> **Directions for this task**:
Copy each line containing "site" from the listing below.
|---|
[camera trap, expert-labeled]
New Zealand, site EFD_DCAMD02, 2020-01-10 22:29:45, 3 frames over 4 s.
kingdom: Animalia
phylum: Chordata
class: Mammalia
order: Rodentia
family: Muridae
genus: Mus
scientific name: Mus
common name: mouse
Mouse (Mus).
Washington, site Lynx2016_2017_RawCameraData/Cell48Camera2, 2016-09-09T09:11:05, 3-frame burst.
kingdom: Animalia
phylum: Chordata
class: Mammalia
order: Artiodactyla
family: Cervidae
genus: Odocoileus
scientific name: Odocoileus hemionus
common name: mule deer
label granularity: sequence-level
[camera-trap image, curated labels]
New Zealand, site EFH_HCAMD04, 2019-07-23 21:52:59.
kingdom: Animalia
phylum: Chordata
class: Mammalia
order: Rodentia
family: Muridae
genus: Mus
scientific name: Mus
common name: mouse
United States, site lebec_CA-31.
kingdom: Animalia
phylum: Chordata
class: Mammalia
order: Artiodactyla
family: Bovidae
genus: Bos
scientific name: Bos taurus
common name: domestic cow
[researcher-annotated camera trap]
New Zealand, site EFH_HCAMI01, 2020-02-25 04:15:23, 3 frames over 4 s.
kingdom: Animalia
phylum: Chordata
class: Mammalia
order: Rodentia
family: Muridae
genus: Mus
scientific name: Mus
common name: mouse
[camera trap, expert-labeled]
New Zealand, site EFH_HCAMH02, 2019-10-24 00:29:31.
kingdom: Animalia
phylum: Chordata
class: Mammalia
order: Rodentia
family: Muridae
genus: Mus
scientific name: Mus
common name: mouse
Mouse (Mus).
|---|
> **Result of the exercise**:
New Zealand, site EFD_DCAMD02, 2020-01-10 22:29:45, 3 frames over 4 s.
Washington, site Lynx2016_2017_RawCameraData/Cell48Camera2, 2016-09-09T09:11:05, 3-frame burst.
New Zealand, site EFH_HCAMD04, 2019-07-23 21:52:59.
United States, site lebec_CA-31.
New Zealand, site EFH_HCAMI01, 2020-02-25 04:15:23, 3 frames over 4 s.
New Zealand, site EFH_HCAMH02, 2019-10-24 00:29:31.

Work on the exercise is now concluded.